_BRANO_.
------------------------

Le apparenze, a volte, ingannano. Al termine di un’estate diversa dal solito, caratterizzata da mascherine e limitazioni, gli italiani pensavano di aver finalmente superato la pandemia di Covid-19. D’altronde i segnali erano positivi: ricoveri e decessi al minimo, terapie intensive svuotate e contagi irrisori. Che l’afa di agosto fosse veramente riuscita a sconfiggere il Sars-CoV-2? Mai speranza fu vana. Nel giro di poche settimane, l’Italia viene travolta dalla temutissima seconda ondata del virus. Un evento, questo, che ha costretto il governo giallorosso ad attuare nuove misure restrittive.
Intanto, oltre i confini del Paese, si registrano due episodi degni di nota. Il dissidente russo Alexei Navalny, uno dei più celebri detrattori del Cremlino, accusa un misterioso malore a bordo dell’areo che avrebbe dovuto riportarlo da Toms, in Siberia, a Mosca. Navalny si sente male e perde i sensi, costringendo l’equipaggio del volo Sibir 2614 ad effettuare un atterraggio di emergenza per far ricoverare l’uomo. Nel frattempo, in Libia, le motovedette di Haftar sequestrano due pescherecci italiani, i cui membri, i tristemente noti18 pescatori, saranno liberati soltanto lo scorso 17 dicembre, dopo 108 giorni di prigionia. Quando le speranze erano ormai ridotte al lumicino, ecco la svolta inaspettata: Giuseppe Conte e Luigi Di Maio lasciano Roma, volano a Bengasi e prendono in consegna i marinai.

------------------------

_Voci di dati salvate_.
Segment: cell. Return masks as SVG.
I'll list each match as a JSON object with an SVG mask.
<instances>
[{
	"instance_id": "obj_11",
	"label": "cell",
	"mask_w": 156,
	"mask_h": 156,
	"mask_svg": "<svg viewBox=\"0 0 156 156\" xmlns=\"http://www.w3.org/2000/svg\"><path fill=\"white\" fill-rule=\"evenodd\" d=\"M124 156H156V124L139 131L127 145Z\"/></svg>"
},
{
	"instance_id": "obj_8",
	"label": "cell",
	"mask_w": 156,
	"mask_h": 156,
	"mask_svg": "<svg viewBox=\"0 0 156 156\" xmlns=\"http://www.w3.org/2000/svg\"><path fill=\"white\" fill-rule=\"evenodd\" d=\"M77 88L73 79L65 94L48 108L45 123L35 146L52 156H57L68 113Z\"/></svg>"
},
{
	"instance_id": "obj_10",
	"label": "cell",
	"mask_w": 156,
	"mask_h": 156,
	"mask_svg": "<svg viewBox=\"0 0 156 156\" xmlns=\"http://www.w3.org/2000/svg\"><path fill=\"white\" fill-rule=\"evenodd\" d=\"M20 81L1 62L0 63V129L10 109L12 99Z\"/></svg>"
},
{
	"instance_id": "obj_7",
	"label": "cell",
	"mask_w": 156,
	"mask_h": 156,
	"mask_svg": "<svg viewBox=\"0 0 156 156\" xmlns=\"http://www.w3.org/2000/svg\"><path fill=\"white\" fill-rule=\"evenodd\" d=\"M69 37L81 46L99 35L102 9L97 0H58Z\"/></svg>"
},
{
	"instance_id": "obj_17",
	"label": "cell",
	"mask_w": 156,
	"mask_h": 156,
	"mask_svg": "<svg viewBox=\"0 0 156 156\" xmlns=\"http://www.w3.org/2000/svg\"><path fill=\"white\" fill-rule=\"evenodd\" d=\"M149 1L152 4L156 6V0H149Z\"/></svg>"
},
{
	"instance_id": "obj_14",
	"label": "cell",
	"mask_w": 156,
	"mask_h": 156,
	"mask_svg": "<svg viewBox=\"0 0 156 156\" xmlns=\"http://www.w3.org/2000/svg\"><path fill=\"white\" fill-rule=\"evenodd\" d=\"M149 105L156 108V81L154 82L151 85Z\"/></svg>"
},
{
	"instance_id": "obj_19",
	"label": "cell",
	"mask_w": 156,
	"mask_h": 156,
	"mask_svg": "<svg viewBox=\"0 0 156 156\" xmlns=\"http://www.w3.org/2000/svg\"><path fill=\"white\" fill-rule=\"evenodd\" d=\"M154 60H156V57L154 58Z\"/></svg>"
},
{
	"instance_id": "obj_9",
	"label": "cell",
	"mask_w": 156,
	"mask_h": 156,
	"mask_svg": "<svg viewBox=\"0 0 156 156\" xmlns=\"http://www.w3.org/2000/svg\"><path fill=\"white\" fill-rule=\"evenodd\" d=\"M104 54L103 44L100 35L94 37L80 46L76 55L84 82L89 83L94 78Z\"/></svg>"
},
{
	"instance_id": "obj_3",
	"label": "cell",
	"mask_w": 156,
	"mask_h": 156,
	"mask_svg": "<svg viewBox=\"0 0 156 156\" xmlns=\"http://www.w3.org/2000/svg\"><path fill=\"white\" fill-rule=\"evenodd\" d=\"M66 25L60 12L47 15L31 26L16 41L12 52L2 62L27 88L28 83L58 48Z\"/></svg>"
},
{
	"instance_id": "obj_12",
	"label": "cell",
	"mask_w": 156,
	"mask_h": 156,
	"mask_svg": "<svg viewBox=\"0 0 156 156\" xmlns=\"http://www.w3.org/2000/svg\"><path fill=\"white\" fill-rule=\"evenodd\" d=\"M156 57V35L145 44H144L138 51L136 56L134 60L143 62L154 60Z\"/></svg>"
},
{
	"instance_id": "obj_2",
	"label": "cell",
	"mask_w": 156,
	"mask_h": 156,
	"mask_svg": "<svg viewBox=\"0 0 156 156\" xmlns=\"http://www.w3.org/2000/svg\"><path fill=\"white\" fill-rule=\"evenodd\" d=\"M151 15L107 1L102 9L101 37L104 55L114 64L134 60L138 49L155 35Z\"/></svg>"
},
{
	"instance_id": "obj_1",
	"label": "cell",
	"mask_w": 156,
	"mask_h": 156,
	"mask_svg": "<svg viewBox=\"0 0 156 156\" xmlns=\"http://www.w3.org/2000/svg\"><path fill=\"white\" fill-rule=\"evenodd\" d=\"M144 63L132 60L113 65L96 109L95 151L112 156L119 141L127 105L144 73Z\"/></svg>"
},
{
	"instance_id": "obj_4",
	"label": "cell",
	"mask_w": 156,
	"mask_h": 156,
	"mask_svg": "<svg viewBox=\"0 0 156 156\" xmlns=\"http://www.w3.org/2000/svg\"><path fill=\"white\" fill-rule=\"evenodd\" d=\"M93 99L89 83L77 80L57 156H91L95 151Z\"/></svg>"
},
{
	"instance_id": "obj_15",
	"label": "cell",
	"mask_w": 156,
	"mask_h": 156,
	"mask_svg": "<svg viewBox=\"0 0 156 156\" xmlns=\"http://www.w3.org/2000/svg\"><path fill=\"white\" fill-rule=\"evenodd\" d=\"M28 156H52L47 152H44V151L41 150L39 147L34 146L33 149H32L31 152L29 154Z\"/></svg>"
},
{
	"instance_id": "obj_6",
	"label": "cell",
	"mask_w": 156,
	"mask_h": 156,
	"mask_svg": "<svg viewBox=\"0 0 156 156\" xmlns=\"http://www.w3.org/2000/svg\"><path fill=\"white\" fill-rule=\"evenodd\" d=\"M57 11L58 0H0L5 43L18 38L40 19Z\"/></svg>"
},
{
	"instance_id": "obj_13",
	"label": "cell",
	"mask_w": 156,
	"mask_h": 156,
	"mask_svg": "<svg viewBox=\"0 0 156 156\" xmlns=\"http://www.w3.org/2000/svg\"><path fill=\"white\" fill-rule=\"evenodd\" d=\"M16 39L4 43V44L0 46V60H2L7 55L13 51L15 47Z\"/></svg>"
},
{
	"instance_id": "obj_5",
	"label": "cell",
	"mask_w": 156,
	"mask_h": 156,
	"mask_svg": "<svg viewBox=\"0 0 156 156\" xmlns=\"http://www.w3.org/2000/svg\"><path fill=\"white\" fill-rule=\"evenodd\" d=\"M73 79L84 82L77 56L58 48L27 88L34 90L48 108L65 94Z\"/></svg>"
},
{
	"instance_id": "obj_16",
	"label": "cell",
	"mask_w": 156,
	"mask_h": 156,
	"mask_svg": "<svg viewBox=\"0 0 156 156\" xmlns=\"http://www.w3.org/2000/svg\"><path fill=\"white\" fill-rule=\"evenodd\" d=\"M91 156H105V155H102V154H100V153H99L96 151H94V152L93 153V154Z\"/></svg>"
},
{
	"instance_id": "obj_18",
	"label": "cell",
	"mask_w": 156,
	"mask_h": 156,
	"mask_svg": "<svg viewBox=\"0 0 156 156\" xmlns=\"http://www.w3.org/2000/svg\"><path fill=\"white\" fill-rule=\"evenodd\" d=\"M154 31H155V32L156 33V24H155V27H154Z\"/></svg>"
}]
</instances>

------------------------

_PARTI DELL'ESERCIZIO_.
1. Ricopia fedelmente la parte del brano che comincia con le parole contenenti "Intanto, oltre i" e si chiude con "consegna i marinai.".
2. Secondo il brano, dopo quanti giorni di prigionia sono stati liberati i pescatori sequestrati in Libia?
3. Prosegui il brano sulla pandemia e sui fatti esteri a partire dall'ultima frase riportata.

_RISULTATI ATTESI_.
1.
Intanto, oltre i confini del Paese, si registrano due episodi degni di nota. Il dissidente russo Alexei Navalny, uno dei più celebri detrattori del Cremlino, accusa un misterioso malore a bordo dell’areo che avrebbe dovuto riportarlo da Toms, in Siberia, a Mosca. Navalny si sente male e perde i sensi, costringendo l’equipaggio del volo Sibir 2614 ad effettuare un atterraggio di emergenza per far ricoverare l’uomo. Nel frattempo, in Libia, le motovedette di Haftar sequestrano due pescherecci italiani, i cui membri, i tristemente noti18 pescatori, saranno liberati soltanto lo scorso 17 dicembre, dopo 108 giorni di prigionia. Quando le speranze erano ormai ridotte al lumicino, ecco la svolta inaspettata: Giuseppe Conte e Luigi Di Maio lasciano Roma, volano a Bengasi e prendono in consegna i marinai.

2. Dopo 108 giorni.

3.
Il mistero Navalny
A settembre Alexei Navalny si trovava in Siberia, dove aveva appena terminato un tour per supportare i candidati indipendenti in gara per le elezioni locali che si sarebbero tenute di lì a un mese. In aeroporto, prima di imbarcarsi sul volo che avrebbe dovuto riportarlo a Mosca, l’uomo non consuma alcun pasto. I testimoni sostengono che avesse ordinato e bevuto soltanto una tazza di tè. La versione è stata confermata anche dalla portavoce ufficiale dell’attivista, Kira Yarmish. Una volta a bordo dell’areo, Navalny accusa un malore. Le sue condizioni sono gravi e deve essere ricoverato d’urgenza in terapia intensiva.
I suoi familiari chiedono il trasferimento in Germania per ricevere cure migliori. Viene così trasferito presso l’ospedale Charité di Berlino. Dopo settimane complicate, le sue condizioni migliorano e viene fatto uscire dal coma indotto a cui era stato sottoposto. Ma che cosa è successo a Navalny? Nasce subito il sospetto dell’avvelenamento. “Sospettiamo che Alexei sia stato avvelenato con qualcosa mescolato nel suo tè. È l’unica cosa che ha bevuto questa mattina. […] I dottori hanno detto che la tossina è stata assorbita più velocemente perché la bevanda era calda”, ha scritto la portavoce Yarmish su Twitter. Il governo tedesco ha quindi reso noto che l’attivista è stato avvelenato con un agente chimico denominato Novichok, uno dei gas nervini più letali. Mosca negherà fin da subito di essere coinvolta nell’episodio. I riflettori restano tuttavia puntati sul Cremlino.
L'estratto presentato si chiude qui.